Ha sido un brillante torneo oratorio, más cañas que lanzas, la contestación al Mensaje de la Corona. Como sucede tantas veces en estas discusiones, los árboles no han dejado ver el bosque y las frondas y floreos oratorios no han dejado oir la contestación al Mensaje, que, siendo de lo que debía tratarse, es de lo que menos se ha tratado.

El Gobierno ha podido decir en esta ocasión: «A salvo está el que repica». Los tiros más certeros han pasado sobre su cabeza para ir á caer sobre los conservadores. Sólo algún ligero achuchón ha menoscabado su flor de azahar. Si los obispos, los rifeños y los huelguistas no se alborotan demasiado durante las vacaciones, tenemos virginidad hasta la reapertura del Parlamento.

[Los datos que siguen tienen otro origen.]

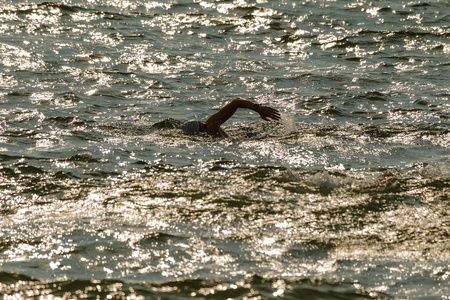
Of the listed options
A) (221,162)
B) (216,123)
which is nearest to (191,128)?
(216,123)

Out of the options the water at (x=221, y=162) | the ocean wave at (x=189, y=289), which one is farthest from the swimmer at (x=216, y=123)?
the ocean wave at (x=189, y=289)

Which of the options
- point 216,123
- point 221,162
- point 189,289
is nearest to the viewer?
point 189,289

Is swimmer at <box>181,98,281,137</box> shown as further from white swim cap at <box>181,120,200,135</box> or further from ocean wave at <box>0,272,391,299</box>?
ocean wave at <box>0,272,391,299</box>

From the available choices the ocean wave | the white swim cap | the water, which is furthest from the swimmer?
the ocean wave

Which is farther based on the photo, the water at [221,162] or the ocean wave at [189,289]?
the water at [221,162]

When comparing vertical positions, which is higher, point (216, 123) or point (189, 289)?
point (189, 289)

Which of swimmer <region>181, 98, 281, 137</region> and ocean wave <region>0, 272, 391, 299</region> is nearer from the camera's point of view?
ocean wave <region>0, 272, 391, 299</region>

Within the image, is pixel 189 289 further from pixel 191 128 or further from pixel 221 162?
pixel 191 128

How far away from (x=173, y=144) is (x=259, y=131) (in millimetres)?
1557

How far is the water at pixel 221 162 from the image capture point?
5.81 meters

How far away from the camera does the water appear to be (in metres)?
5.81

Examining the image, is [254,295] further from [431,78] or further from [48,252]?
[431,78]

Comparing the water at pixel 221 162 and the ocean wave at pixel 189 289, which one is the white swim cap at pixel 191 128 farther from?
the ocean wave at pixel 189 289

Un corresponsal en Madrid del periódico parisiense Comedia, á propósito de una velada musical celebrada en el Ateneo, en que, según parece, se aplaudió mucho la música española y no tanto la francesa, se lamenta de la creciente galofobia de los españoles. Una distinguida dama francesa me escribe quejándose de lo mismo; dice que ha ido coleccionando en estos últimos tiempos infinidad de textos de escritores españoles, patente muestra de nuestra animadversión hacia los franceses. Tal vez sea muy voluminosa esa colección de recortes galófobos; pero; ¡vamos! que si algún español se hubiera entretenido en anotar y recortar textos franceses en que se nos ridiculiza, zahiere y calumnia... sí que hubiera levantado un buen proceso.

La imaginación de los franceses ve enemigos y espías por todas partes.

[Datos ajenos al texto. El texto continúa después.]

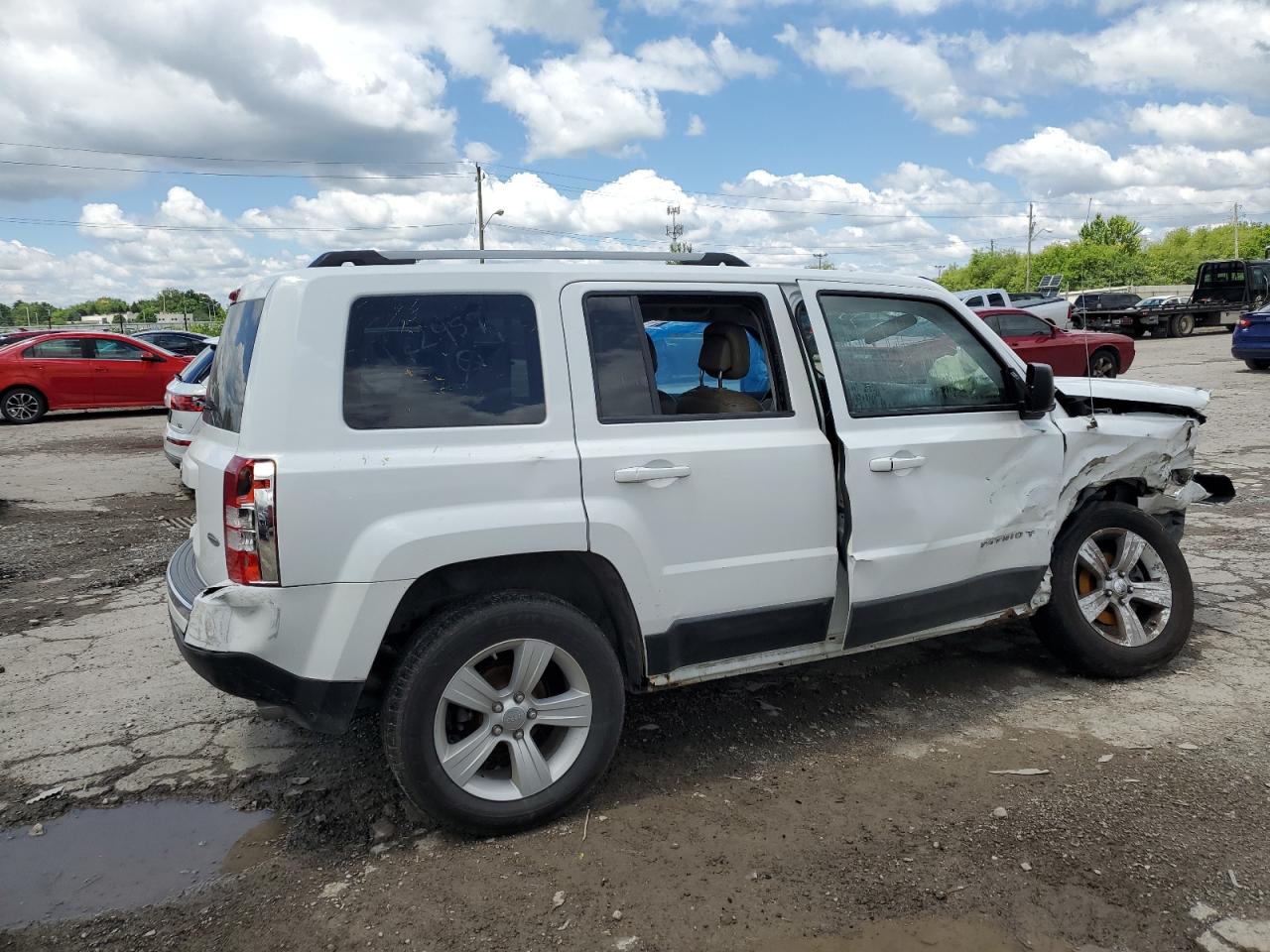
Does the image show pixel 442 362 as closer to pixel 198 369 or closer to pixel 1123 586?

No es para tanto nuestra supuesta galofobia. De esos mismos escritores, citados por mi quejosa dama, podría yo recordar grandes elogios y ditirambos de admiración por Francia y por los franceses. Yo mismo he defendido el Chantecler, como verdadera obra de arte, del injusto desprecio con que fué tratado por el público madrileño. Y hay que convenir en que las más violentas y despreciativas críticas vinieron de París. En más de una ocasión he defendido también á la mujer francesa en general, y á la parisiense en particular, de las calumnias de sus mismos novelistas y autores dramáticos. ¿Son también galófobos? Sabido es que el batallador Brieux escribió La francesa para protestar contra esa falsa atmósfera creada á la mujer por una literatura más literaria que verdadera.